Passage provided:
Page MenuHomePhabricator

[Shared Event Platform] Investigate Stream Processing Platforms
Closed, ResolvedPublic

Description

User Story
As a platform engineer, I need to evaluate various stream processing platforms so that as a group we can decide on the best solution for our needs
Timebox:
  • 2 weeks
Done is:
  • Decision made on solution
  • Evaluation criteria and decisions are documented here
Expected Spikes/Subtasks:
  • Flink
  • Kafka Streams
  • Knative

Event Timeline

@gmodena I heard you are about to go on vaca! Can you link any of your previous work on this here so we can use it as as staring point?

Hey @Ottomata,

the only recent bits of work I have is this PoC from our last code jam: https://gitlab.wikimedia.org/repos/generated-data-platform/event-driven-poc.
This branch https://gitlab.wikimedia.org/repos/generated-data-platform/event-driven-poc/-/tree/kafka-stream-wip contains some kafka streams experiments.

One bit I have not documented is the approach to async operations in flink vs kafka streams (you'll see examples in code).

Flink has the concept of async data streams and semantics for async io https://nightlies.apache.org/flink/flink-docs-release-1.14/docs/dev/datastream/operators/asyncio/

Kafka Streams - to the best of my knowledge - does not support async processing:
https://issues.apache.org/jira/browse/KAFKA-6989
https://cwiki.apache.org/confluence/display/KAFKA/KIP-408%3A+Add+Asynchronous+Processing+To+Kafka+Streams

We should talk to @dcausse and @akosiaris about their experience deploying Flink and what they would do differently.

I just spent some time thinking about how we might revisit our Multi DC Replication setup for Kafka. Confluent Platform has some really fancy Multi-Region Kafka Cluster stuff, but unfortunetely this isn't upstreamed in to Apache Kafka.

I think we're stuck with multiple DC prefixed Kafka topics for now. MirrorMaker 2 would help us automate the creation and replication of topics (producers would not have to be DC aware), but I don't think upgrading to it now is necessary for our current use cases, as the ultimate topic layout would be approximately the same.

This means that consumers of these topics that very much care about e.g. page revision order will have to engage in some explicit reordering, especially in the case of MediaWiki DC failover (or if MW ever goes active-active). (That is, unless we couple the MW state change event streams directly to MariaDB (CDC as described in T120242: Eventually-Consistent MediaWiki state change events | MediaWiki events as source of truth).

WDQS Updater in Flink has logic to handle reordering, so perhaps we can factor that out into a Flink based reordering library that downstream FLink application consumers can use if they need to.

We should talk to @dcausse and @akosiaris about their experience deploying Flink and what they would do differently.

Actually, you want @JMeybohm more than me. I can tell you though that it wasn't a walk in the park.

Here are some thoughts we compiled while figuring out the possible deployment options on the wikikube k8s cluster: https://wikitech.wikimedia.org/wiki/Wikidata_Query_Service/Flink_On_Kubernetes .

Dataset extract:

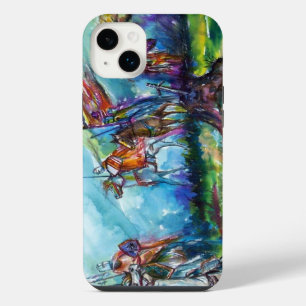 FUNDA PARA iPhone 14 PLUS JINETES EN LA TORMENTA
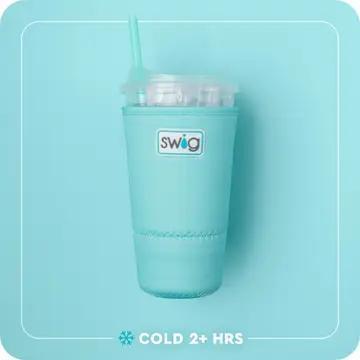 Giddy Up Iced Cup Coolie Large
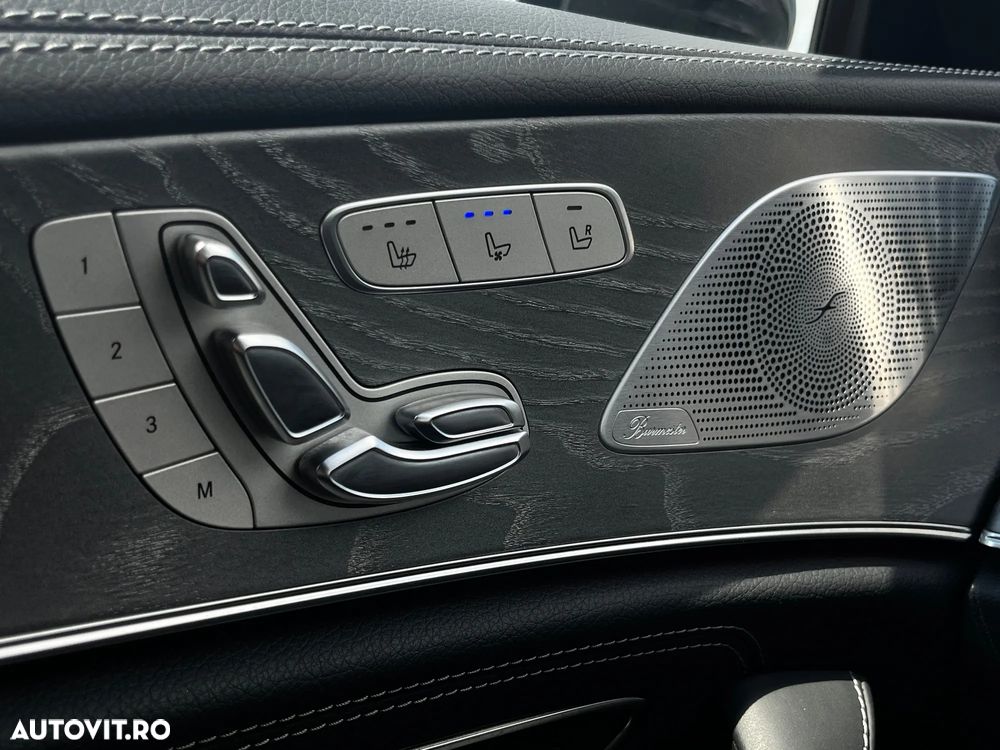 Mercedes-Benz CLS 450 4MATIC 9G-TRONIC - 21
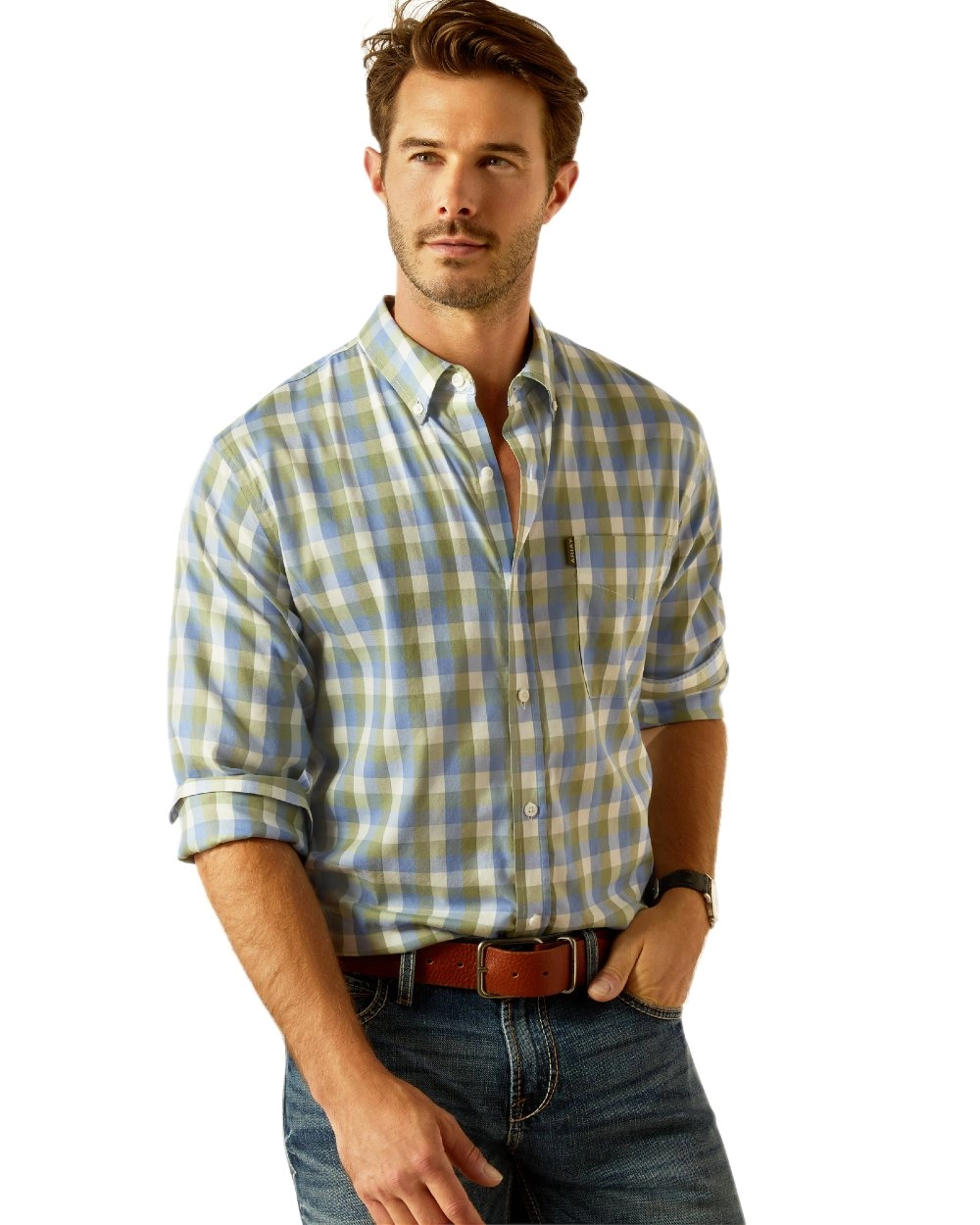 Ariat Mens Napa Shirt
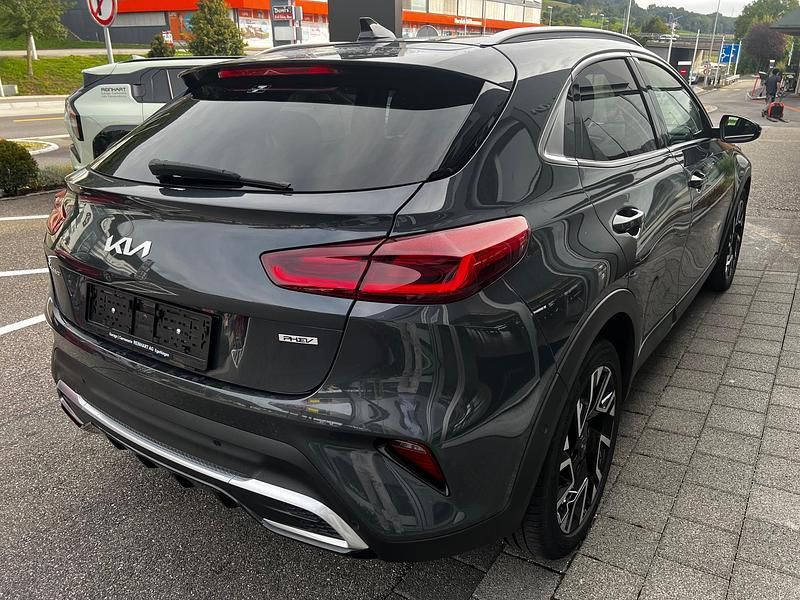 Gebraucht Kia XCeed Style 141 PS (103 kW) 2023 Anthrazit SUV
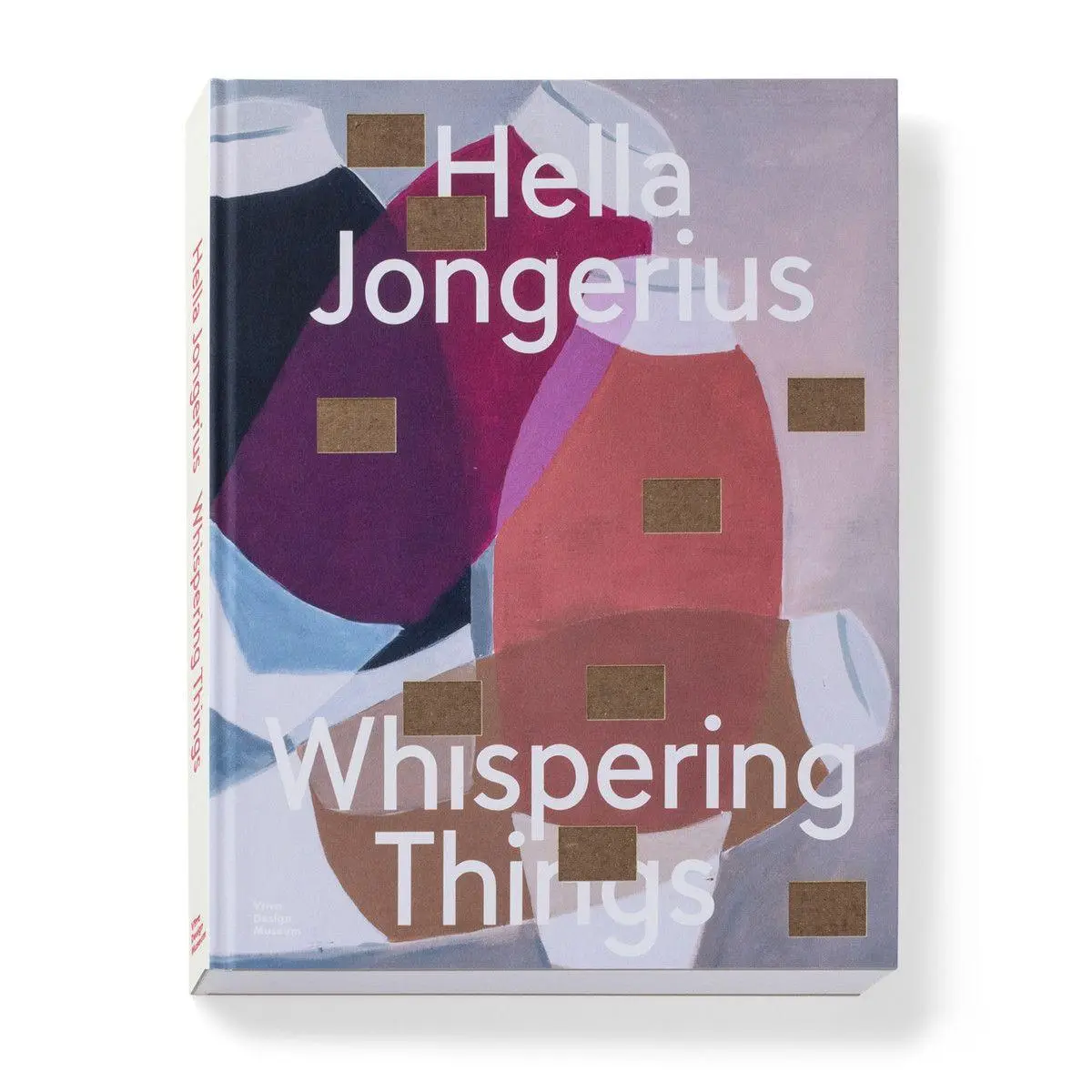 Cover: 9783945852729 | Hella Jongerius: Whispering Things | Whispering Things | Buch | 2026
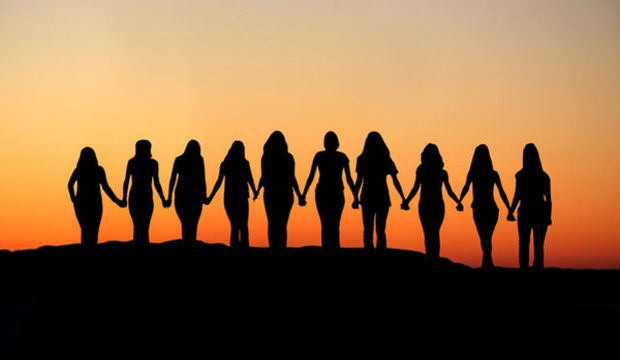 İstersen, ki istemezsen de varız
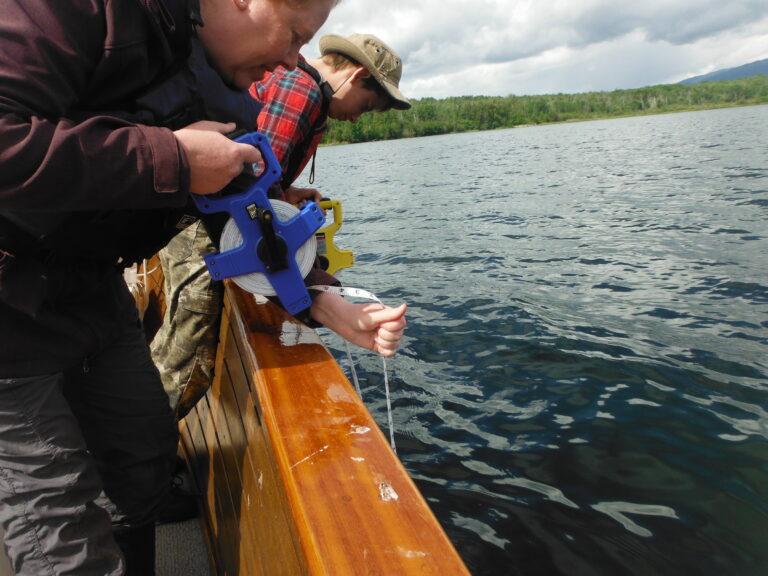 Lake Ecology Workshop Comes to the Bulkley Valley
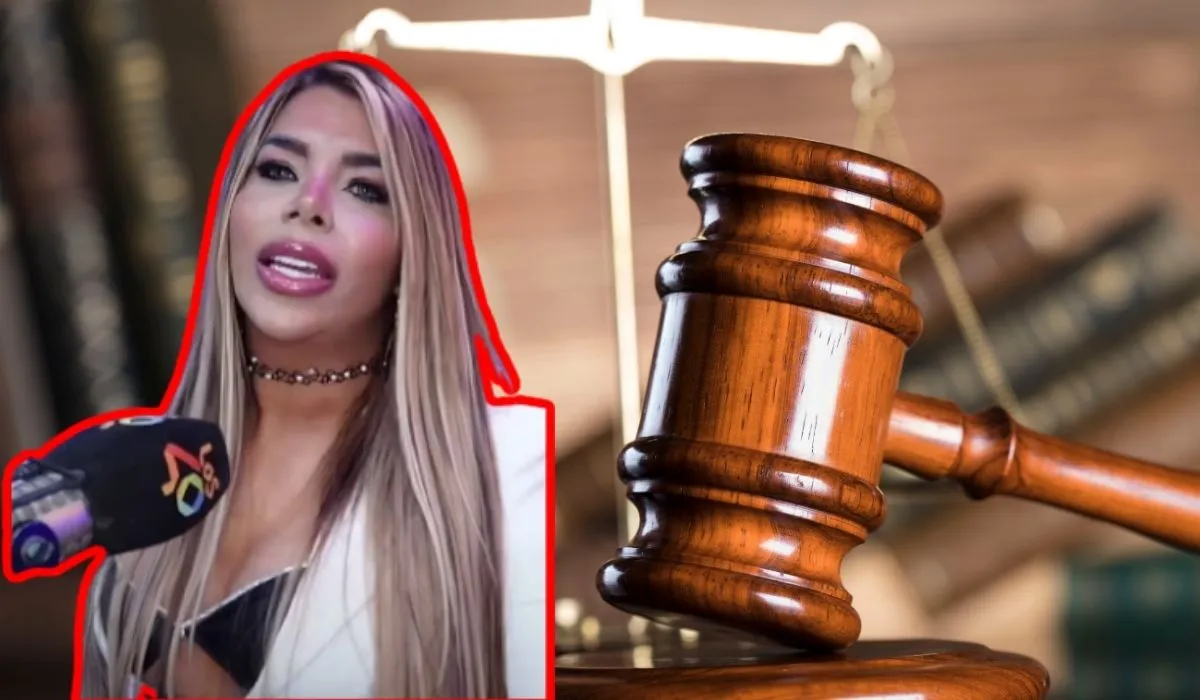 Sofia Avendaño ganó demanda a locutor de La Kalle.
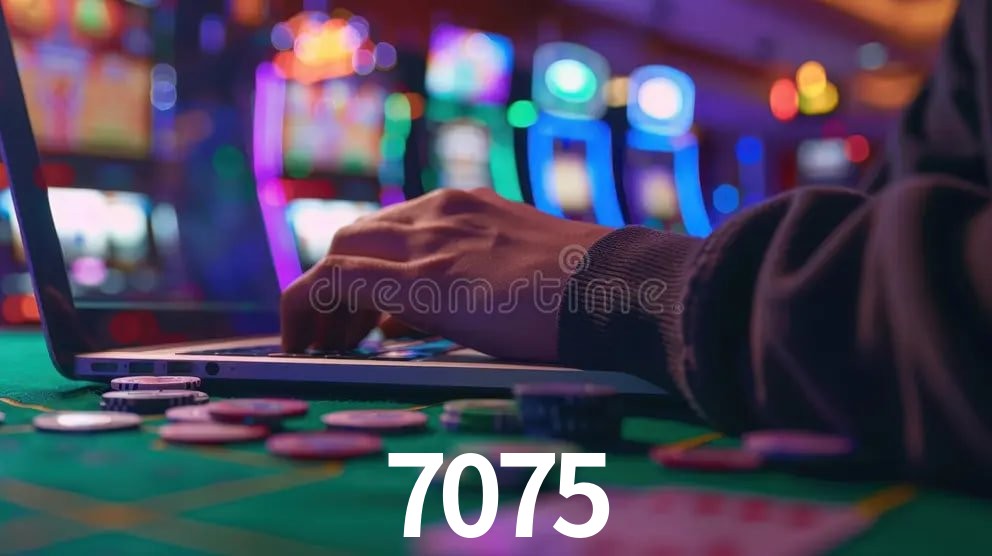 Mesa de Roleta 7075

Problem set:
1. Reproduce everything in the stream processing thread from "This means that" down to "source of truth).".
2. Pick up the stream processing thread after its final sentence and continue writing it.

Replies:
1.
This means that consumers of these topics that very much care about e.g. page revision order will have to engage in some explicit reordering, especially in the case of MediaWiki DC failover (or if MW ever goes active-active). (That is, unless we couple the MW state change event streams directly to MariaDB (CDC as described in T120242: Eventually-Consistent MediaWiki state change events | MediaWiki events as source of truth).

2.
@JMeybohm I wonder if the main pain points were more around the fact that the WDQS Updater is stateful. If there is no state (other than Kafka consumer offsets, which are stored in Kafka), perhaps multi DC k8s deployment won't be as difficult.

I think the use cases we are targeting atm are stateless.

@JMeybohm I wonder if the main pain points were more around the fact that the WDQS Updater is stateful. If there is no state (other than Kafka consumer offsets, which are stored in Kafka), perhaps multi DC k8s deployment won't be as difficult.

I think the use cases we are targeting atm are stateless.

There where multiple pain points IIRC:

  • Flink storing state (references to tombstones in swift, besides other things) in Kubernetes Configmaps. For one this means Flink needs permission to modify all Configmaps in it's namespace and also those Configmaps are not part of the helm chart, meaning they would be lost/need to be reconstructed somehow in case of disaster or when switching DC's.
  • The actual application/job is not part of the deployment. This means the artifact that gets deployed is not self contained (e.g. the docker image can't run on itself without further human interaction) and it needs domain knowledge to deploy "the right thing" to flink (after flink has been deployed). See docs at https://wikitech.wikimedia.org/wiki/Wikidata_Query_Service/Streaming_Updater#Kubernetes_setup

All that makes flink (at least in the WDQS incarnation) very special compared to all other services running in kubernetes.

Flink storing state [...] in Kubernetes Configmaps

I think in our current use cases, we won't need this. I believe all state will be handled by Kafka Offset commits. We'll be doing mostly just 1:1 event enrichment jobs.

The actual application/job is not part of the deployment

I was surprised about this too! I had some recollection that WDQS Updater was a application mode deployment, not session mode. @dcausse was this done to more easily accommodate WCQS?

In lieu of a better place, I want to write down some Multi DC thoughts from a long discussion @JAllemandou and I just had.

We need some shared terminology to talk about these concepts. Here are some suggestions:

Availability concepts:

  • active / active - This means that the streaming application itself is alive and receives events in both DCs.
  • active / passive - Only one DC instance of a streaming application runs (or is pooled) at any given time.

Stream input concepts:

  • double (or multi) compute - Each individual event is processed by every streaming application instance, meaning each event itself is processed multiple times.
  • single compute - Each individual event is only ever processed by one instance of a streaming application. This could mean that each streaming application only sees a subset of all events in the stream (e.g. eqiad events only in eqiad), or it could mean that only one instance ever sees all events at any given time (active/passive).

(Please offer other suggestions for these concepts if you have ideas on how to make them clearer.)

These can be combined. WDQS is active / active + double compute. Change Prop is active / active + single compute. Our stream enrichment apps (for MW state comprehensiveness, e.g. content in streams) will probably also be active / active + single compute.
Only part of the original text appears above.